Document ▸
+++

How to Tell if a Candidate Is Lying on Their CV

You’d hope that most candidates are honest when they apply for a job. Sure, they might embellish a few details here and there—we’ve all done it. But what do you do if someone is straight out lying just to get the position? Hiring the wrong person is costly and draining, especially when you were convinced enough to offer them the job in the first place.

In a recent survey conducted by CV-Library, 92.5% of participants got away with lying on their CV. And of those, 71.6% got the job as a result. That means white lies are harder to spot than you might think. But it’s not impossible.

Why hiring the wrong person is costing you money

Funds aren’t always easy to come by in the charity sector. We’re accountable for every pound spent, and most of our incomings are funnelled back into programmes for our beneficiaries. So when we do have the budget to bring a new employee on board, we need to be sure we’re spending that money wisely

According to Oxford Economics and Unum, the average cost of losing an employee that earns over £25,000 per year is £30,614. That factors in things like recruitment and hiring fees, training costs and loss of productivity. So if you replace three employees in one year, that will cost you nearly £92,000.

+++

Recorded data ▸
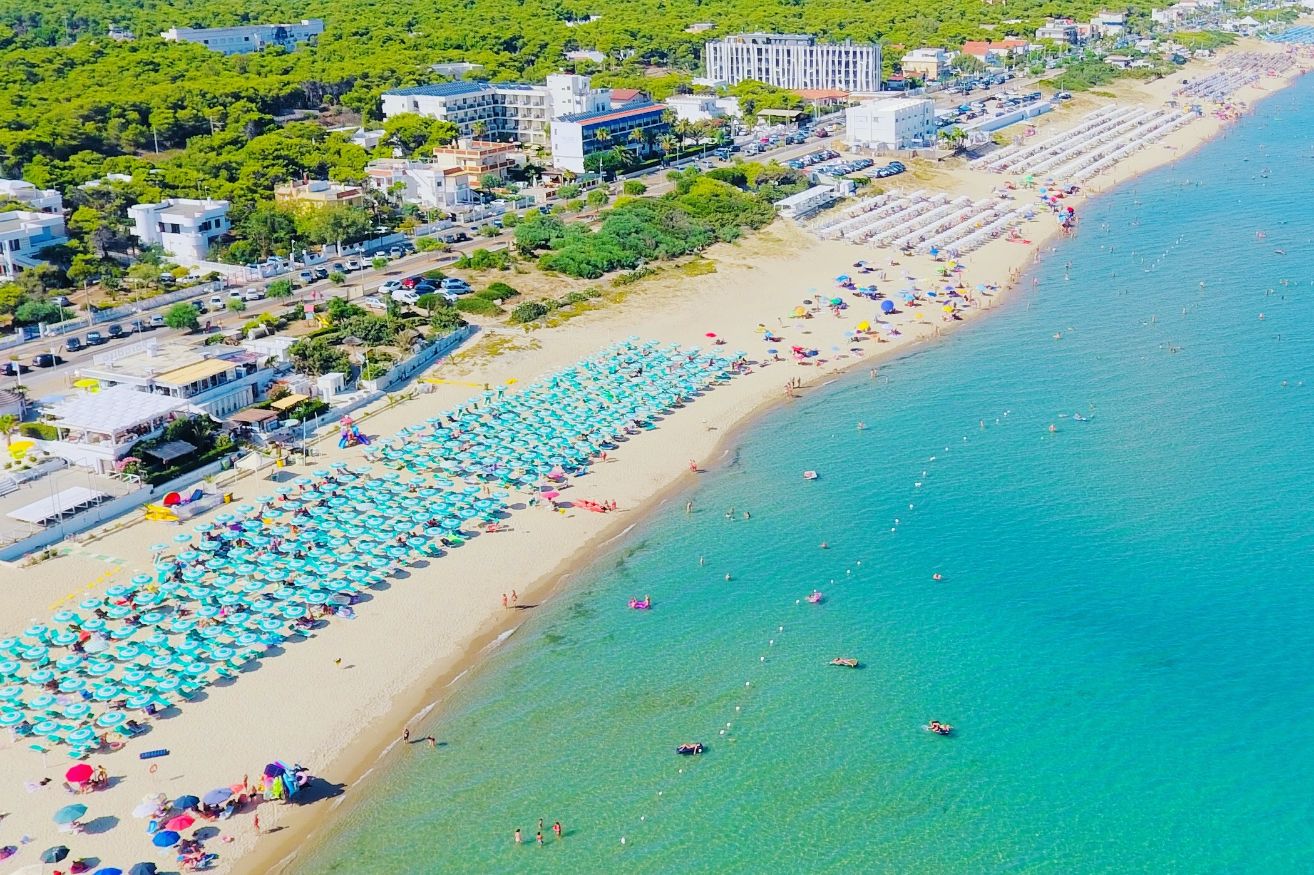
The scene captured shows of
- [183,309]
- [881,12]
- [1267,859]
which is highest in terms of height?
[881,12]

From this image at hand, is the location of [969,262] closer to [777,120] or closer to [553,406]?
[553,406]

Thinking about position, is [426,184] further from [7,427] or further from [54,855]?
[54,855]

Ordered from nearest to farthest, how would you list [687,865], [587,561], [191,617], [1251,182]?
[687,865], [191,617], [587,561], [1251,182]

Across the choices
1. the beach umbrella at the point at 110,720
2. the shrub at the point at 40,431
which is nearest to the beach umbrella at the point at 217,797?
the beach umbrella at the point at 110,720

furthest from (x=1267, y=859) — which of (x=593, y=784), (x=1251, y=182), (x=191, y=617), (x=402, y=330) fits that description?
(x=1251, y=182)

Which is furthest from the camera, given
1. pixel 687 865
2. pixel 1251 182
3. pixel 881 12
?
pixel 881 12

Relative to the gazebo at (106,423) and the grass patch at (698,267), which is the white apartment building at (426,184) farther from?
the gazebo at (106,423)

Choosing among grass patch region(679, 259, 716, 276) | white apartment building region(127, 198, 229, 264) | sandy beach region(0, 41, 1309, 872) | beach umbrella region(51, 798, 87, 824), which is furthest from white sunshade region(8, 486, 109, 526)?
grass patch region(679, 259, 716, 276)
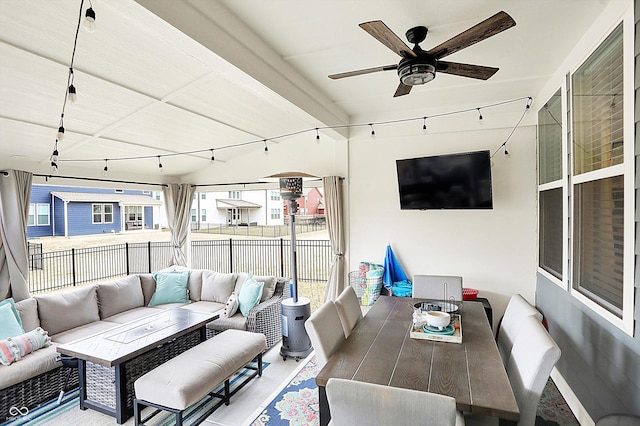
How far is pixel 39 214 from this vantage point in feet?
17.8

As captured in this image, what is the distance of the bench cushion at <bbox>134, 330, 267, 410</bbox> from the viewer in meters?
2.46

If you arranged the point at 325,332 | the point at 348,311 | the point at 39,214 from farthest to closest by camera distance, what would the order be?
the point at 39,214 < the point at 348,311 < the point at 325,332

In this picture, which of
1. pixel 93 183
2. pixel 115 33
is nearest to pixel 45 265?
pixel 93 183

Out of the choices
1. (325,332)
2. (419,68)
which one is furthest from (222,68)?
(325,332)

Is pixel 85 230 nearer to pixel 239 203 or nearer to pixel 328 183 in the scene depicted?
pixel 239 203

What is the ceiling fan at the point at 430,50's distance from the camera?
181 centimetres

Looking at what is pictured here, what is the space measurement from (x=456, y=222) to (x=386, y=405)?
3522 mm

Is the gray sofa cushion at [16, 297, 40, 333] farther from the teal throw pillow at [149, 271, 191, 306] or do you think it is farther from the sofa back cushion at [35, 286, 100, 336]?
the teal throw pillow at [149, 271, 191, 306]

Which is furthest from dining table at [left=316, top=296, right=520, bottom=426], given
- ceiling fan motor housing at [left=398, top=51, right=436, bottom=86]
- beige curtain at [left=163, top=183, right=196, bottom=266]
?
beige curtain at [left=163, top=183, right=196, bottom=266]

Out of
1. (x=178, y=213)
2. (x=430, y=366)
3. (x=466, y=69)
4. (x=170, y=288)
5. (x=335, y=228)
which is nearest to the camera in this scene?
(x=430, y=366)

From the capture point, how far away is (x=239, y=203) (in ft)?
22.0

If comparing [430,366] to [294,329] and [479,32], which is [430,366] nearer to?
[479,32]

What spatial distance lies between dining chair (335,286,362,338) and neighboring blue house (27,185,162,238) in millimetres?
4833

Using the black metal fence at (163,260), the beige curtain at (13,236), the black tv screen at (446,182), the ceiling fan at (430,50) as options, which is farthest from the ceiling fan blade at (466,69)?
the beige curtain at (13,236)
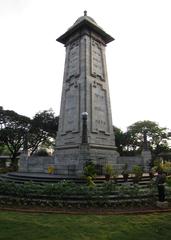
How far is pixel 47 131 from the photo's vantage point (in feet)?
A: 152

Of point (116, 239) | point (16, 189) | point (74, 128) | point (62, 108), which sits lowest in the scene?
point (116, 239)

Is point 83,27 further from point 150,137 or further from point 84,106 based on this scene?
point 150,137

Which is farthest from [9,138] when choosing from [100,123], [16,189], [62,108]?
[16,189]

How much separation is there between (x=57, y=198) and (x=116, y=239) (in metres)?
4.47

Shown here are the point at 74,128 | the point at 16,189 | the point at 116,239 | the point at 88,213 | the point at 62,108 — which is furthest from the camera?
the point at 62,108

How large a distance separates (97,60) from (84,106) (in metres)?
6.16

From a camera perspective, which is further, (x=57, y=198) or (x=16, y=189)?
(x=16, y=189)

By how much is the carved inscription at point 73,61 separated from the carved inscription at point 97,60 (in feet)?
5.27

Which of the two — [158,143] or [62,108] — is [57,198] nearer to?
[62,108]

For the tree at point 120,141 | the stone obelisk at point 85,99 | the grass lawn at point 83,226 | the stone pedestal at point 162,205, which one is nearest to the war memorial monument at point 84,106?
the stone obelisk at point 85,99

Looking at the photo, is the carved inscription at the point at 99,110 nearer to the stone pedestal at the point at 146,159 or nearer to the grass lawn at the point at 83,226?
the stone pedestal at the point at 146,159

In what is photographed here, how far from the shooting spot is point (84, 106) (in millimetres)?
21641

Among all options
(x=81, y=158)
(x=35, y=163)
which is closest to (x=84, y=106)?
(x=81, y=158)

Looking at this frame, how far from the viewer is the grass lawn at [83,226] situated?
6.04 metres
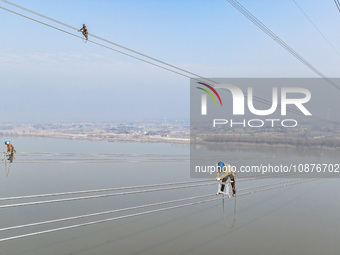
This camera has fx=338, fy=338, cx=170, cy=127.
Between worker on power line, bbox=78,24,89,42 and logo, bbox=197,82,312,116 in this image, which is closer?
worker on power line, bbox=78,24,89,42

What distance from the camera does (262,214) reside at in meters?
19.7

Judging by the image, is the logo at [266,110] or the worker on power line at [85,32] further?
the logo at [266,110]

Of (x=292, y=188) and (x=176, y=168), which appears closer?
(x=292, y=188)

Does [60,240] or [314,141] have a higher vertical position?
[314,141]

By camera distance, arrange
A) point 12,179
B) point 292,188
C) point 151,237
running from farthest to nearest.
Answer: point 292,188 → point 12,179 → point 151,237

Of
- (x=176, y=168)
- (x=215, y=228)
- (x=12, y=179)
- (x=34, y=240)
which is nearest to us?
(x=34, y=240)

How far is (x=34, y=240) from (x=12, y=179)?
39.7 feet

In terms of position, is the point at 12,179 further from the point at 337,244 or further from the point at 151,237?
the point at 337,244

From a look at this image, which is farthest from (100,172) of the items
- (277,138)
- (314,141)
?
(314,141)

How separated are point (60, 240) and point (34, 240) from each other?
105 centimetres

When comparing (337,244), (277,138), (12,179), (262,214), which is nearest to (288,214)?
(262,214)

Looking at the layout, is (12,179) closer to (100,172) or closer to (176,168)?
(100,172)

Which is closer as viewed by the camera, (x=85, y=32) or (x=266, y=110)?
→ (x=85, y=32)

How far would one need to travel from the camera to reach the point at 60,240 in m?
14.6
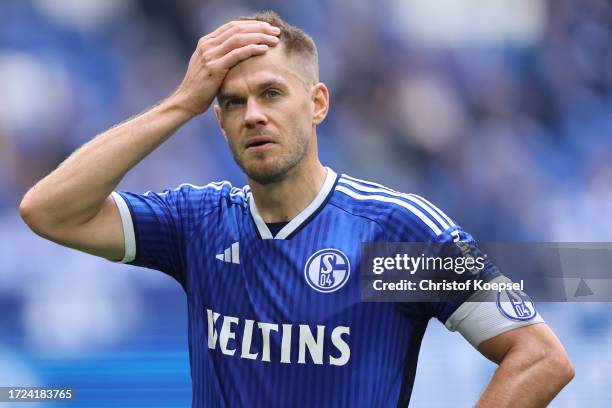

+++

Copy out the entire article on spotting lies in a candidate's CV, word for word, from its title through its final sentence.

How to Tell if a Candidate Is Lying on Their CV

You’d hope that most candidates are honest when they apply for a job. Sure, they might embellish a few details here and there—we’ve all done it. But what do you do if someone is straight out lying just to get the position? Hiring the wrong person is costly and draining, especially when you were convinced enough to offer them the job in the first place.

In a recent survey conducted by CV-Library, 92.5% of participants got away with lying on their CV. And of those, 71.6% got the job as a result. That means white lies are harder to spot than you might think. But it’s not impossible.

Why hiring the wrong person is costing you money

Funds aren’t always easy to come by in the charity sector. We’re accountable for every pound spent, and most of our incomings are funnelled back into programmes for our beneficiaries. So when we do have the budget to bring a new employee on board, we need to be sure we’re spending that money wisely

According to Oxford Economics and Unum, the average cost of losing an employee that earns over £25,000 per year is £30,614. That factors in things like recruitment and hiring fees, training costs and loss of productivity. So if you replace three employees in one year, that will cost you nearly £92,000.